[Assigned task A] In the passage on interstellar dust, why are models of dust in the diffuse ISM considered critical for understanding dust in dense clouds? Answer in one to three sentences.
[Assigned task B] Reproduce part of the passage on interstellar dust word for word: begin at the words "Dense molecular clouds are" and stop after "bump at 217 nm.".

** Document section follows **

In this study we present a simple evolutionary model, which is consistent with coagulation time-scales. The evolution of matter can either occur due to the growth or destruction of grains or due to the changes in material composition. We here focus on the coagulation of grains into aggregates to investigate the growth of particles in the transition from the diffuse ISM to denser regions. We therefore calculate not only the absorption coefficient but also the temperature and emission of dust in the ISM respecting the cosmic abundances and the observed far-infrared spectral energy distribution (SED). In the dense regions of the ISM the grains are likely to coagulate into porous/fractal aggregates and the accretion of gas or the coagulation of small grains might occur at the same time or perhaps before coagulation. We therefore consider both coagulation and accretion processes. The goal of this paper is to investigate if the increase in opacity and the decrease in temperature observed from the diffuse ISM to the denser regions in the ISM are caused by the coagulation of VSGs and BGs into aggregates. The coagulation of small grains is equivalent to the accretion of a (porous) mantle onto the surface of the big grains. We will not consider an intrinsic β(T)-anti-correlation at long wavelengths in this study since this likely has a different origin (e.g. Meny et al. 2007; Coupeaud et al. 2011; Planck Collaboration 2011a). In a following paper we will investigate the influence of material in the transition from the diffuse ISM to denser regions.

The paper is organised as follows. In Sect. 2, we describe the models and the computational methods used to calculate the dust emission and opacity properties. In Sect. 3, we present the results of the model calculations. In Sect. 4, we discuss the results in terms of the opacity observed in dense molecular clouds and end with the conclusions in Sect. 5.

2. Dust model and computational methods

Dense molecular clouds are assumed to arise from the condensation of diffuse clouds. Models of the dust in the diffuse ISM are therefore critical for an understanding of the dust in dense clouds (Draine 1985) and its evolution. These models generally contain several dust components of differing chemical composition, structure and size (Draine & Lee 1984; Mathis 1990; Désert et al. 1990; Dwek et al. 1997; Li & Draine 2001; Draine & Li 2001; Zubko et al. 2004). In this work we have adopted the DustEM model (Compiègne et al. 2011) which has three separate dust components and which is consistent with the diffuse ISM dust extinction and emission:

• Polycyclic aromatic hydrocarbons (PAHs): planar molecules(radii  ~ 0.4−1.2 nm) responsible for the FUV extinction, the infrared aromatic emission features (3–30 μm) and the bump at 217 nm.

• Very small grains (VSGs): three-dimensional amorphous carbonaceous grains (radii  ~ 1.2−15 nm) responsible for the  ~30−60  μm continuum emission.

• Big grains (BGs): amorphous silicate grains and amorphous carbon grains (radii  ~ 15−110 nm) responsible for the FIR to mm dust emission.

** End of Document section **
** Given material follows **

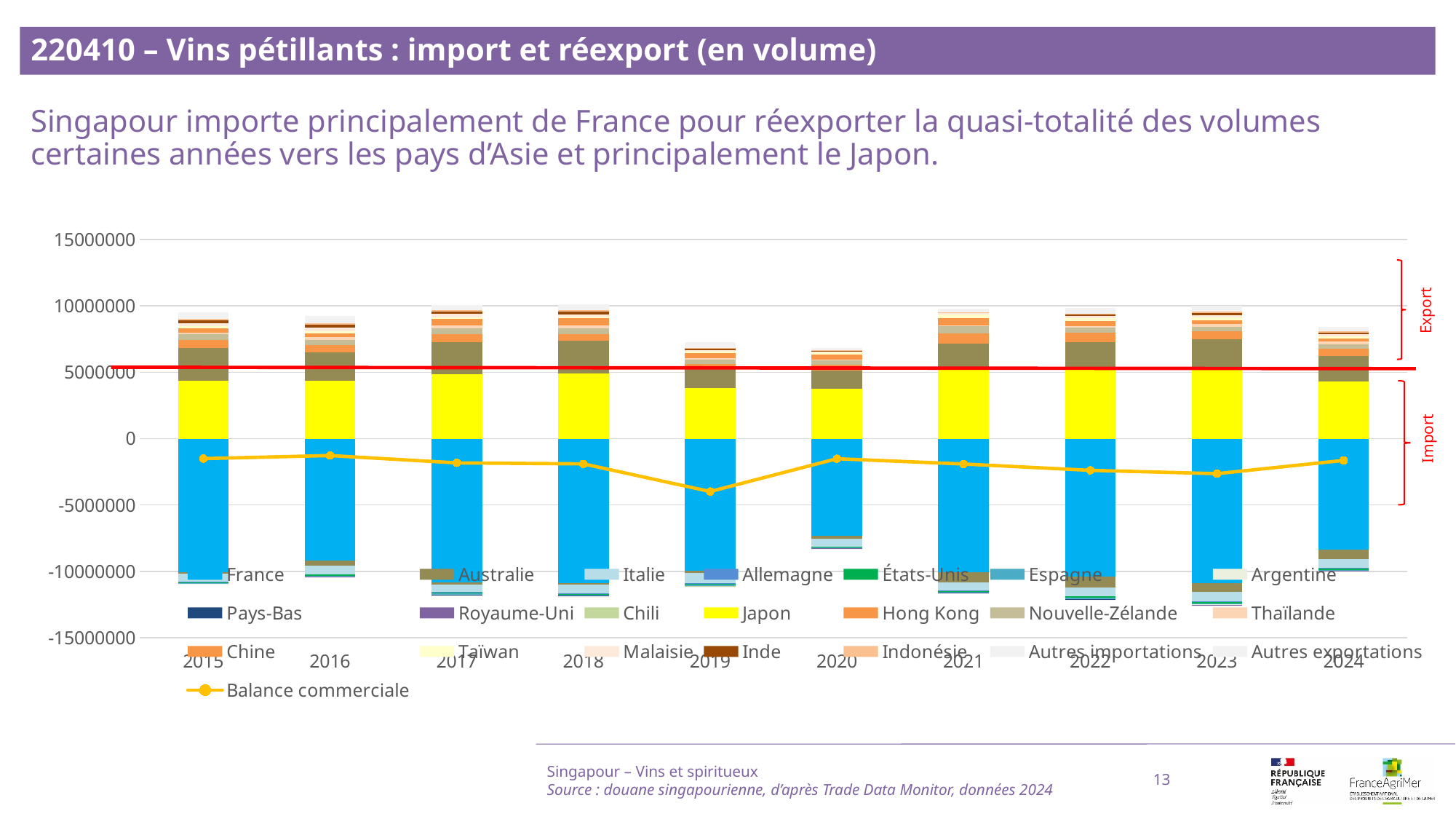
How many years are shown on the x axis of the chart? 10 Is the value for France in 2019 greater or less than -5000000? less How many series does the chart legend list? 22 What kind of chart is shown on the slide? Stacked bar chart with a line Which series is plotted as a line in the chart? Balance commerciale In which year is the Balance commerciale at its lowest? 2019 Is the total export stack in 2020 greater or less than 10000000? less What colour represents Japon in the chart? Yellow Does the Balance commerciale rise or fall from 2016 to 2019? Fall Is the Balance commerciale in 2019 greater or less than -5000000? greater Which is larger, the Balance commerciale in 2016 or in 2019? 2016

** End of Given material **

[Answer section A] Dense molecular clouds are assumed to arise from the condensation of diffuse clouds. For that reason, models of diffuse ISM dust are needed to understand the dust in dense clouds and its evolution.

[Answer section B]
Dense molecular clouds are assumed to arise from the condensation of diffuse clouds. Models of the dust in the diffuse ISM are therefore critical for an understanding of the dust in dense clouds (Draine 1985) and its evolution. These models generally contain several dust components of differing chemical composition, structure and size (Draine & Lee 1984; Mathis 1990; Désert et al. 1990; Dwek et al. 1997; Li & Draine 2001; Draine & Li 2001; Zubko et al. 2004). In this work we have adopted the DustEM model (Compiègne et al. 2011) which has three separate dust components and which is consistent with the diffuse ISM dust extinction and emission:

• Polycyclic aromatic hydrocarbons (PAHs): planar molecules(radii  ~ 0.4−1.2 nm) responsible for the FUV extinction, the infrared aromatic emission features (3–30 μm) and the bump at 217 nm.